Include the keywords recruiters search for

LinkedIn search works like any other search engine. Recruiters type terms like "growth marketing manager B2B SaaS" or "senior data engineer Spark Databricks" and filter by location. If those words don't appear in your profile, you won't appear in their results. Your About section is the best place to include 4–6 keywords that match the roles you're targeting — worked in naturally, not stuffed in a list.

Keep it to 150–400 characters for maximum impact

LinkedIn truncates your About section after roughly 300 characters on desktop and even fewer on mobile, showing a "see more" link. That means the first two to three sentences carry almost all the weight. Everything critical — who you are, what you do, and who you serve — needs to land before that cutoff. Longer summaries aren't bad, but they won't get read unless the opener is strong enough to earn the click.

End with a call to action or signal of openness

A small but effective move: finish with something that tells the reader what to do next. "Open to product roles at Series B–D companies" signals intent to recruiters without you having to broadcast it everywhere. "Reach me at…" removes friction for inbound.
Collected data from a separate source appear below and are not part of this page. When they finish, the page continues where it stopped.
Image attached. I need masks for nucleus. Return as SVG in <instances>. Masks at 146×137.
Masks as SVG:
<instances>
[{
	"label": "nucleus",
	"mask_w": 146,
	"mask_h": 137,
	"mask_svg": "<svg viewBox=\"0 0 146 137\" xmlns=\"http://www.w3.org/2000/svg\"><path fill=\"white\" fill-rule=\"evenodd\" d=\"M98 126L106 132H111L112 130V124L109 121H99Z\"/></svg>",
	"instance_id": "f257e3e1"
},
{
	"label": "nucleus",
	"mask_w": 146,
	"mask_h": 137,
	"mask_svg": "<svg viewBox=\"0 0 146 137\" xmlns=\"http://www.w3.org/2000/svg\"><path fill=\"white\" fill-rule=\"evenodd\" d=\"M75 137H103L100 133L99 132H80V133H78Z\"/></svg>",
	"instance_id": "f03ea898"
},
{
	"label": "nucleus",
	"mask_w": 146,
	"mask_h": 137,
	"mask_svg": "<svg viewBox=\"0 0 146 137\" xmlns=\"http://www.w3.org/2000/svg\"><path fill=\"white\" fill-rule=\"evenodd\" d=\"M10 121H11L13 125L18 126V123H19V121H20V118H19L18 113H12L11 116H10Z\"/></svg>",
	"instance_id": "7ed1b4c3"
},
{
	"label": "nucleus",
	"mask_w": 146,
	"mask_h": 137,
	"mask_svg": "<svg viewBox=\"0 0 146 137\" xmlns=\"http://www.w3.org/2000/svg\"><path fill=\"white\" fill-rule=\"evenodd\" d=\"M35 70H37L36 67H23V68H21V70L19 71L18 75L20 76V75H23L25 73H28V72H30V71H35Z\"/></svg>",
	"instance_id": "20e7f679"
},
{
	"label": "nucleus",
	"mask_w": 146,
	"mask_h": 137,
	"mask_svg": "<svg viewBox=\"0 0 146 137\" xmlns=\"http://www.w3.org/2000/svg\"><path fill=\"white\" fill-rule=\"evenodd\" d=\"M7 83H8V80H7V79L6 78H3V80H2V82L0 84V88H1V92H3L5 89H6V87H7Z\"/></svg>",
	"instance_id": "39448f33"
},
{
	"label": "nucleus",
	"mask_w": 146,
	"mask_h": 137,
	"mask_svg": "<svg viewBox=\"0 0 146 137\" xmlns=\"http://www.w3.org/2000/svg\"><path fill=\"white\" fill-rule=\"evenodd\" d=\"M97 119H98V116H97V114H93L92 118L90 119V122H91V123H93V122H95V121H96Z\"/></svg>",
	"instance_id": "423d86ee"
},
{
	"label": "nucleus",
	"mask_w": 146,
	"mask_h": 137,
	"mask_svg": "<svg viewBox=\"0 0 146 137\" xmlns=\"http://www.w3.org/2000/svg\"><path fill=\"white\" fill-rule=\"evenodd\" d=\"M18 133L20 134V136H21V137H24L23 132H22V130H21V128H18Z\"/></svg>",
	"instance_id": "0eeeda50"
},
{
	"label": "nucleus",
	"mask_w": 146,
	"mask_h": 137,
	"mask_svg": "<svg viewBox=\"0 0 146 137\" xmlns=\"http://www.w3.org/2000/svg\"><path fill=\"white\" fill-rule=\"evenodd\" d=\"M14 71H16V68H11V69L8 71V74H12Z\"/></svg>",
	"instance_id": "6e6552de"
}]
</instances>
Even "Always happy to connect with fellow growth practitioners" works. It turns a static profile element into a two-way invitation.
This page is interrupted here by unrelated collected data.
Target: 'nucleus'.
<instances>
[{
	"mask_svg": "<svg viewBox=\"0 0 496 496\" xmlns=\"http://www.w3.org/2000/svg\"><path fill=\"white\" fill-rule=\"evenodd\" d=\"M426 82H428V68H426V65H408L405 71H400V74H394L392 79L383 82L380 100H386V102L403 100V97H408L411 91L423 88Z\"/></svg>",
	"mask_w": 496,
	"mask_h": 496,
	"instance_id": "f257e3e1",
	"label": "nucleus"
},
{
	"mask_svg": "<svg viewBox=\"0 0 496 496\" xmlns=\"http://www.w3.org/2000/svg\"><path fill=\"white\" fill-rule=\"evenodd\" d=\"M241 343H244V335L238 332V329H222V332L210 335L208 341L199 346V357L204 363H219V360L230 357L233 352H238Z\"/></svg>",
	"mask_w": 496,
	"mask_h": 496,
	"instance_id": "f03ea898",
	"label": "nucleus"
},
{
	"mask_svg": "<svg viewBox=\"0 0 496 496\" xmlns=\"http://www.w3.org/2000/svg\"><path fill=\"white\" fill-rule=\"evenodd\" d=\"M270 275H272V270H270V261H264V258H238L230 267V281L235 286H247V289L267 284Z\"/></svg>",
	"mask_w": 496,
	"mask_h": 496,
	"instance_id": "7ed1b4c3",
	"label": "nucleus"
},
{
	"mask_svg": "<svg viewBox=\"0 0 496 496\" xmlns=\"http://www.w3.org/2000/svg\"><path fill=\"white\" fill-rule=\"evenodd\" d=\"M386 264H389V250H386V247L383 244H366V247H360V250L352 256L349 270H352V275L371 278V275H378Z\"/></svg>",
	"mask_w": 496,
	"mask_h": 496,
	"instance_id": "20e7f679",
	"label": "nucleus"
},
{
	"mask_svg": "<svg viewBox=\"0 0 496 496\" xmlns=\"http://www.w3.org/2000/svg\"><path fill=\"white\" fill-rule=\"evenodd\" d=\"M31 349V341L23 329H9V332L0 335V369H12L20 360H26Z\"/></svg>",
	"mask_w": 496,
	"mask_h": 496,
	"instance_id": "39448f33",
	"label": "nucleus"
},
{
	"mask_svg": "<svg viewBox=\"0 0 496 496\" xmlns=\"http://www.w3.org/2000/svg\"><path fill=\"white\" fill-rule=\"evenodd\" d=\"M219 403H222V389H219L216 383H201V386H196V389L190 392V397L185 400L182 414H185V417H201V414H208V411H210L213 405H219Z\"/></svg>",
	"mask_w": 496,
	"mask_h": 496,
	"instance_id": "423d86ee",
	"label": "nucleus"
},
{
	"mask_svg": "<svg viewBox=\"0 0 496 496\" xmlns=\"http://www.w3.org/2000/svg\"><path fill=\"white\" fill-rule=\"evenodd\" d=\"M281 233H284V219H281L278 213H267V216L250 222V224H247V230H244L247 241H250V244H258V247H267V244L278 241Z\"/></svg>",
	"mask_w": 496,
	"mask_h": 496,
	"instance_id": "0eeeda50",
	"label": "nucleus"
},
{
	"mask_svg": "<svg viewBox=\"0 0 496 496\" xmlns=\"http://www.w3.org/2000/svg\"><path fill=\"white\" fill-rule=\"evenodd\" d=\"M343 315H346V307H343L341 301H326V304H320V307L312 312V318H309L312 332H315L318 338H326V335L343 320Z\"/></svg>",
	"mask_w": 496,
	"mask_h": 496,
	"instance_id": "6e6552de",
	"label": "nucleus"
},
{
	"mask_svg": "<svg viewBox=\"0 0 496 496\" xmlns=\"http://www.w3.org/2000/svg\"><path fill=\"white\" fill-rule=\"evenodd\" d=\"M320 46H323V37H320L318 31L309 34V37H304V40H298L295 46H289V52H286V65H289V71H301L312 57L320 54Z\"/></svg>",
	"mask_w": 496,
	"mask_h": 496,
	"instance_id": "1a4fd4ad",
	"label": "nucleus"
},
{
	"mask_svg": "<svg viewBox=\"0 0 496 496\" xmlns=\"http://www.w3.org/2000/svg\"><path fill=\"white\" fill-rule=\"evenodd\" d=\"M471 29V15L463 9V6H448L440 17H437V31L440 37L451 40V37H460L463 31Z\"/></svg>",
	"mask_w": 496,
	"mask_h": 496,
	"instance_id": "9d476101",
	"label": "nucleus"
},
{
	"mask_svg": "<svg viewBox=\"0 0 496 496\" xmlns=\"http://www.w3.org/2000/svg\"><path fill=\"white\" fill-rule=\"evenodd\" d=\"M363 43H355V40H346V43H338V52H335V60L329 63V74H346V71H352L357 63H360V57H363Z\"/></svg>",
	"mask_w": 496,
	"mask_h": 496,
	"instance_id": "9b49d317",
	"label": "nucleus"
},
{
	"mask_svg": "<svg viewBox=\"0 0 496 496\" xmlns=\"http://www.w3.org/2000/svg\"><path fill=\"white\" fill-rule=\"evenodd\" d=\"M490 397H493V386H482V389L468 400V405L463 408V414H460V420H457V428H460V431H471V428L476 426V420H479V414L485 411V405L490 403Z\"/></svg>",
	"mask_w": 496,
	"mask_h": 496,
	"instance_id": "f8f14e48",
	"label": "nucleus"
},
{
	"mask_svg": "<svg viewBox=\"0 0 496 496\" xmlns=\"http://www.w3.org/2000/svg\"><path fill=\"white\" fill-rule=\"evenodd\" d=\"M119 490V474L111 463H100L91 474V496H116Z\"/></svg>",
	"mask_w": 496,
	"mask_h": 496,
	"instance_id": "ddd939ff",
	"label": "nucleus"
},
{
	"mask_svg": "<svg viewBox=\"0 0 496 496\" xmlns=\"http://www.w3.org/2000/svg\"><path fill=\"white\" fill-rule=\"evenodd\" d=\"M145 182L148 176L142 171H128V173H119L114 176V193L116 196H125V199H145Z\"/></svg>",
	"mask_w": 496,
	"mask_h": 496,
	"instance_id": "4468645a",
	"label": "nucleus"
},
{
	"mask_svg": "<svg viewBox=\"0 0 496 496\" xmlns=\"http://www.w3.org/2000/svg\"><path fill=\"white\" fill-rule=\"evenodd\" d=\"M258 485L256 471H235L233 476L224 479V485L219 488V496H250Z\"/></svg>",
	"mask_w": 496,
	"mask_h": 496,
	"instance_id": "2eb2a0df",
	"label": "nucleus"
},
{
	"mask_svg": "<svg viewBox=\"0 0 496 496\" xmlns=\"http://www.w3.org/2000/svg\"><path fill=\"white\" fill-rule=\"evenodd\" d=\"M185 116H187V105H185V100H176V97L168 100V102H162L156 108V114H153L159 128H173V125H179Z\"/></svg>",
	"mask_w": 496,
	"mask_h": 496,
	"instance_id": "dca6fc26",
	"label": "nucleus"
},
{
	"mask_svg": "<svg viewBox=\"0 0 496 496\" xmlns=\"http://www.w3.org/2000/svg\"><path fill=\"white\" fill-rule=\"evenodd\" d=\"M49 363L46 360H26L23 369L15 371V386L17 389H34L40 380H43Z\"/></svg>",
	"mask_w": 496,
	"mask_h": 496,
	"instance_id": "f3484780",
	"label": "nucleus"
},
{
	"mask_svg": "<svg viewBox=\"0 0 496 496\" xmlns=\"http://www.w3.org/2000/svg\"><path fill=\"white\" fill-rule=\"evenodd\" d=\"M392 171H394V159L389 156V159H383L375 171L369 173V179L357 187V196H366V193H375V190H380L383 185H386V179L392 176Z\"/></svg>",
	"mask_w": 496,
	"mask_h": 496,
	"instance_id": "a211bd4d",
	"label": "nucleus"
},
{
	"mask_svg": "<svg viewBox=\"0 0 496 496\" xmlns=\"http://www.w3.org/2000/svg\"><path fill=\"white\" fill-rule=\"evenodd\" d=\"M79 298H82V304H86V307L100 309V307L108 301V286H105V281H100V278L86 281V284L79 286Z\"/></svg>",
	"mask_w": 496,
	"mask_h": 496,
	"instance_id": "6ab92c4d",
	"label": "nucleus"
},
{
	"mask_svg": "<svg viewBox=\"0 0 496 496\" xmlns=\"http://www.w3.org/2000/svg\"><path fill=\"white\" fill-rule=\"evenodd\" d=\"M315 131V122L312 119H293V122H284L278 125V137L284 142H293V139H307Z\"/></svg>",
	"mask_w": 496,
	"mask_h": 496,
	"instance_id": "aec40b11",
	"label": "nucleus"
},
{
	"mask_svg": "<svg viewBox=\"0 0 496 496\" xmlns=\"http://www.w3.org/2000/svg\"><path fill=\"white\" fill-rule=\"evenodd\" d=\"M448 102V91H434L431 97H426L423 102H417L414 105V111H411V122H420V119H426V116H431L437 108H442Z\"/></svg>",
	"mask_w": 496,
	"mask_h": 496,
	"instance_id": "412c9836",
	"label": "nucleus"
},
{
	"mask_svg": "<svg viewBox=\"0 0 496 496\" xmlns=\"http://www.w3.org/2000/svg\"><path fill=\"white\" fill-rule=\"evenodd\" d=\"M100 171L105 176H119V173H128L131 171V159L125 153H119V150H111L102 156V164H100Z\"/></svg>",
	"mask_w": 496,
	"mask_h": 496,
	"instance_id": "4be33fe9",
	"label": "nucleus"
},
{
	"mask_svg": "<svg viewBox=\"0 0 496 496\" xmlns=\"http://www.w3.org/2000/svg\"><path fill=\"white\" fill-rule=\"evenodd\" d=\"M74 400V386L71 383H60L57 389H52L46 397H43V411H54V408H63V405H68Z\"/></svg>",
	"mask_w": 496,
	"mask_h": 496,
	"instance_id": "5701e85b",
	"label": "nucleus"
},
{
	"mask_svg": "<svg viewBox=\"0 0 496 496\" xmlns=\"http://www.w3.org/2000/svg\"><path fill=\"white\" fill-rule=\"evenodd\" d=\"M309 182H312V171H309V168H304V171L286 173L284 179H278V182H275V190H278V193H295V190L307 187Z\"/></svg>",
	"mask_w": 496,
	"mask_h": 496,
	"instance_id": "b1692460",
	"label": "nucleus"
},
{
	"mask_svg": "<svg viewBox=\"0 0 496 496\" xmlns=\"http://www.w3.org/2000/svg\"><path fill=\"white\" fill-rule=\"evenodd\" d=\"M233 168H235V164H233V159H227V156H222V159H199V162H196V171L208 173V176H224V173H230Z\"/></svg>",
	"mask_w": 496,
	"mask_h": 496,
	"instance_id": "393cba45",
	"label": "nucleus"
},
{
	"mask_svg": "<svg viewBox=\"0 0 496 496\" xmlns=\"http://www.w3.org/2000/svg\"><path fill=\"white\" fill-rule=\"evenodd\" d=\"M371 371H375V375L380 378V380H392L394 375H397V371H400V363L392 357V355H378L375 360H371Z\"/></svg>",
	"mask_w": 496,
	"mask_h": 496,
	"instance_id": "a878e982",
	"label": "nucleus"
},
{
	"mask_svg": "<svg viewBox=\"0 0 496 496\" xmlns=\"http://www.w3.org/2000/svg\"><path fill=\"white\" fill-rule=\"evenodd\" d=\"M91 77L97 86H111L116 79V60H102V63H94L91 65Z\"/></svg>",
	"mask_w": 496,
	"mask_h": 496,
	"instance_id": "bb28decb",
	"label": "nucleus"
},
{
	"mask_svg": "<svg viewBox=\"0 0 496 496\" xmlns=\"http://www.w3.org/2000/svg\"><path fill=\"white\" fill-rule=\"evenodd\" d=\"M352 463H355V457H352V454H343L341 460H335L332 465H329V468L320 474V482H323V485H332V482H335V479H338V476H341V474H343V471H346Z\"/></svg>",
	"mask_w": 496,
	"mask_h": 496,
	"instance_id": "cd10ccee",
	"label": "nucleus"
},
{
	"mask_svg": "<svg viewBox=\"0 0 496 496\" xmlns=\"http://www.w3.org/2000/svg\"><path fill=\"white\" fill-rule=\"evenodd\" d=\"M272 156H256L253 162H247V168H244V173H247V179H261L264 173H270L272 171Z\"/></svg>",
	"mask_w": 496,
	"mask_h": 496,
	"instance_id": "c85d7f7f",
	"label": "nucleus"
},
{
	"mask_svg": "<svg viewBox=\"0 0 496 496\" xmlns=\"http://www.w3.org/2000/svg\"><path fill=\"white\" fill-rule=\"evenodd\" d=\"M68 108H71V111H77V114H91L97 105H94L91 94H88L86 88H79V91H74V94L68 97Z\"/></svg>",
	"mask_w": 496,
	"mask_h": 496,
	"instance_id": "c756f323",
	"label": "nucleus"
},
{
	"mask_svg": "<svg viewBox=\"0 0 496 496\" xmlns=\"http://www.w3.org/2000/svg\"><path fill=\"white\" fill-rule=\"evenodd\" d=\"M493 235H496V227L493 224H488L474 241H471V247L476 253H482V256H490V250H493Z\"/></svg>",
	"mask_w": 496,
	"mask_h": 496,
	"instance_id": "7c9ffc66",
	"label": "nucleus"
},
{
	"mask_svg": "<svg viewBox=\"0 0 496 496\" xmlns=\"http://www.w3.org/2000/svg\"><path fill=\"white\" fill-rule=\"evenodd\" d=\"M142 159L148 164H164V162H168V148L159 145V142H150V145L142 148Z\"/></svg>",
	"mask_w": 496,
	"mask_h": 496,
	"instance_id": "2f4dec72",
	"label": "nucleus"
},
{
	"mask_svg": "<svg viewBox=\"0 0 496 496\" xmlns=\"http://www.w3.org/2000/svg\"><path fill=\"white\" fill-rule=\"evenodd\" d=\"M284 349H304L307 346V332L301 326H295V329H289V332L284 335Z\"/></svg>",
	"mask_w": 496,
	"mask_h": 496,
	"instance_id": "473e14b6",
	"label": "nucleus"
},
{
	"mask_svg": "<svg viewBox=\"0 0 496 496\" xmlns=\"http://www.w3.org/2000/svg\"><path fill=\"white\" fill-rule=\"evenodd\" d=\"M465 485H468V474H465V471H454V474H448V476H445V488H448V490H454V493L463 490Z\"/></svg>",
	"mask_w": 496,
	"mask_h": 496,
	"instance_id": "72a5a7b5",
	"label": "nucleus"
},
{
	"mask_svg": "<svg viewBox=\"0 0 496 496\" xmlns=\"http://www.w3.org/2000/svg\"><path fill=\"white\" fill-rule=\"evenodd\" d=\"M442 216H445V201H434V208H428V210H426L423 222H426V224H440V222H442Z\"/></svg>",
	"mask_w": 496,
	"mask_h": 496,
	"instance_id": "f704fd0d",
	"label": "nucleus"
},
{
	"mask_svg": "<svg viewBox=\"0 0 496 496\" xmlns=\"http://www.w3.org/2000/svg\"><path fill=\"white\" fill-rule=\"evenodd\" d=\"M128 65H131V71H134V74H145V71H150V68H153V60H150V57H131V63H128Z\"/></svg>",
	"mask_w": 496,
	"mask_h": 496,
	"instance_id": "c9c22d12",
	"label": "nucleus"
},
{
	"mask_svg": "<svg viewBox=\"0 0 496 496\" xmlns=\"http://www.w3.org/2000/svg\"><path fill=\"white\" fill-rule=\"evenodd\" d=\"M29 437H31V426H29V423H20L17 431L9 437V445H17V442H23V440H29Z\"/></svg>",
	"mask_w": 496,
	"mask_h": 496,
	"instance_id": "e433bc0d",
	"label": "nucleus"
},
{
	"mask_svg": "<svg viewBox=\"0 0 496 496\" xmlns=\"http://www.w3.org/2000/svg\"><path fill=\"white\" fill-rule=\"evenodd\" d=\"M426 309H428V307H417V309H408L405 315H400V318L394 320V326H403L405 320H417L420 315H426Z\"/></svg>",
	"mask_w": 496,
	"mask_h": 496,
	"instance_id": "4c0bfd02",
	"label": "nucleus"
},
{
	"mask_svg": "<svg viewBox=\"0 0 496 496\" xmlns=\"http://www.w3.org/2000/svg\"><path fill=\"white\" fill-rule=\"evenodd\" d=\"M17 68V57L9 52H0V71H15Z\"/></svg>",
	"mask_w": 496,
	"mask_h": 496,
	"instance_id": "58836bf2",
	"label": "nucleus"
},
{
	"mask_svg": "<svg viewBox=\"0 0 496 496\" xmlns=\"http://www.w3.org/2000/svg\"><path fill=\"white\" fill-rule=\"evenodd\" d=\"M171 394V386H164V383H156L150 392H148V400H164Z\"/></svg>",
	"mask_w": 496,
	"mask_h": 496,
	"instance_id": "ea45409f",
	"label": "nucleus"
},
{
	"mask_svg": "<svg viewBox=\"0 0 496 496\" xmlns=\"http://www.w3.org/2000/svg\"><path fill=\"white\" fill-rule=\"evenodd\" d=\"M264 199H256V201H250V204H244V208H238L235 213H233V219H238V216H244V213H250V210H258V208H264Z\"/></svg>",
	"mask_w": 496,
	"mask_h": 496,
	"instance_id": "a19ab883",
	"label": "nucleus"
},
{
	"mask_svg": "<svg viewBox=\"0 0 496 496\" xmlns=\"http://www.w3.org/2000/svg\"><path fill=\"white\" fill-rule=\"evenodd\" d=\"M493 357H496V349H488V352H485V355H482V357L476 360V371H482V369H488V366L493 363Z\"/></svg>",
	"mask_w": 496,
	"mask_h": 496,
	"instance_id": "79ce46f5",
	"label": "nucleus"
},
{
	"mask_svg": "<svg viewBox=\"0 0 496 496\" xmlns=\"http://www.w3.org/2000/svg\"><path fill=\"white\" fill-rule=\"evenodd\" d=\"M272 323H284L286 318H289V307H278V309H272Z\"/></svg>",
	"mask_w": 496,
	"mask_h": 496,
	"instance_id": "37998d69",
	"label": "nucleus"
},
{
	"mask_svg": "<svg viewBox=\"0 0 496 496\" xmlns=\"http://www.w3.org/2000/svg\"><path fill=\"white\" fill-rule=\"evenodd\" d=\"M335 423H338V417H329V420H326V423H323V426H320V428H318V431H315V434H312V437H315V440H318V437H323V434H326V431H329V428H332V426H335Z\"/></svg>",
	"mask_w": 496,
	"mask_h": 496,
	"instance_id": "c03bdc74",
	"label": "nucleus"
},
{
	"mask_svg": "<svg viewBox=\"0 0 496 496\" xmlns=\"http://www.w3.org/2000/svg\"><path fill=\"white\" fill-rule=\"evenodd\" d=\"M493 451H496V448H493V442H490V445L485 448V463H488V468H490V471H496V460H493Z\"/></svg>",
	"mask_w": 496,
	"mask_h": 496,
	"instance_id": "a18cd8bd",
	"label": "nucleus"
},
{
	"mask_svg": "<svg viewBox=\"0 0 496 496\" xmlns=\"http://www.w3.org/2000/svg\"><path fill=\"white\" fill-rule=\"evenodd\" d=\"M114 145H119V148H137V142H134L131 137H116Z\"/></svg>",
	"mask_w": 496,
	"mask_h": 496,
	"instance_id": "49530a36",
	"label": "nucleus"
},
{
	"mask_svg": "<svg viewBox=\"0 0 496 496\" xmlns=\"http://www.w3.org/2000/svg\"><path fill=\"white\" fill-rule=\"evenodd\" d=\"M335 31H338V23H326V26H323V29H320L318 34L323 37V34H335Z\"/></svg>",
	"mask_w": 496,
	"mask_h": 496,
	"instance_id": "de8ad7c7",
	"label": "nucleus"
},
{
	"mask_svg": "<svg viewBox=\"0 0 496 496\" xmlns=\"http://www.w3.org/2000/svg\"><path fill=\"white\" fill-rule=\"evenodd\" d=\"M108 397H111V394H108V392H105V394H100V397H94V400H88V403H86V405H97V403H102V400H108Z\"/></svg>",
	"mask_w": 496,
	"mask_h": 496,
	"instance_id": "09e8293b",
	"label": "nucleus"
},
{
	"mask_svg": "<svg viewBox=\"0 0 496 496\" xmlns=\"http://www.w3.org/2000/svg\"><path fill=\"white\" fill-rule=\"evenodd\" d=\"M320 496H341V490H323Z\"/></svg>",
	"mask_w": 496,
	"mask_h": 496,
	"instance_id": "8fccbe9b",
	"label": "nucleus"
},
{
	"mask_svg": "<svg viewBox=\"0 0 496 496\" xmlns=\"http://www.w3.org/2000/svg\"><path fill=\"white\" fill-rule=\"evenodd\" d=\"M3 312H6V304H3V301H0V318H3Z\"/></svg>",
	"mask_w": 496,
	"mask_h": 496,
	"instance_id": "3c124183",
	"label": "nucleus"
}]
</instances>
What to include in your LinkedIn About section

There's no single formula, but the most effective LinkedIn summaries consistently include some combination of these elements:

1
Who you are and what you do

Your role, domain, and the kind of problems you solve. Be specific — "I build data pipelines for e-commerce companies" beats "I work in data."

2
Your main value proposition

What outcome do you reliably produce? Revenue saved, code shipped, teams grown, products launched. Numbers make it credible.

3
Who you serve or work best with

Name your target audience — "early-stage startups", "enterprise HR teams", "D2C brands scaling past $10M." It signals fit instantly.

4
2–4 key skills or technologies

These are your searchable keywords. Pick the ones that appear in job descriptions you'd actually apply to.

5
A signal of what you're looking for (optional)

If you're open to new roles, say so. Recruiters filter by "Open to Work" but also by profile language — a clear signal helps.

Is this tool really free?

Yes, completely free. No credit card, no account required. Generate as many summaries as you need.

How long should a LinkedIn About section be?

LinkedIn truncates the About section after roughly 300 characters on desktop and fewer on mobile, requiring a "see more" click. Our summaries target 150–400 characters — enough to include keywords and a clear value proposition without losing the reader before the fold.

Should I write my LinkedIn summary in first or third person?

Always first person. Third-person profiles ("Sarah is a marketing leader…") feel impersonal and like someone else wrote it for you. First person ("I help brands…") reads as a direct, confident introduction. Every summary this tool generates uses first-person voice.

Will LinkedIn detect AI-generated content?

LinkedIn does not penalise AI-assisted writing. We recommend treating the output as a strong first draft — add one specific detail that only you would know (a project, a result, a company name) before publishing.

Why does "Generate another" produce a different result?

Each generation uses a different structural approach — outcome-led, keyword-rich, narrative, bold opener, or minimalist. Same inputs, different energy. Keep generating until one feels right, then personalise it.

How do I make my LinkedIn profile show up in searches?

LinkedIn search is keyword-driven. Your About section, headline, and job titles are the primary indexed fields. Use the exact terms recruiters search for — job titles, technologies, and skills — naturally woven into your summary. The keywords field in this tool is specifically designed for this.

Can I generate summaries for multiple roles?

Yes. Click "Edit inputs" to reset the form and generate a fresh summary for any role, seniority level, or tone. Many job seekers keep 2–3 variants ready for different types of roles.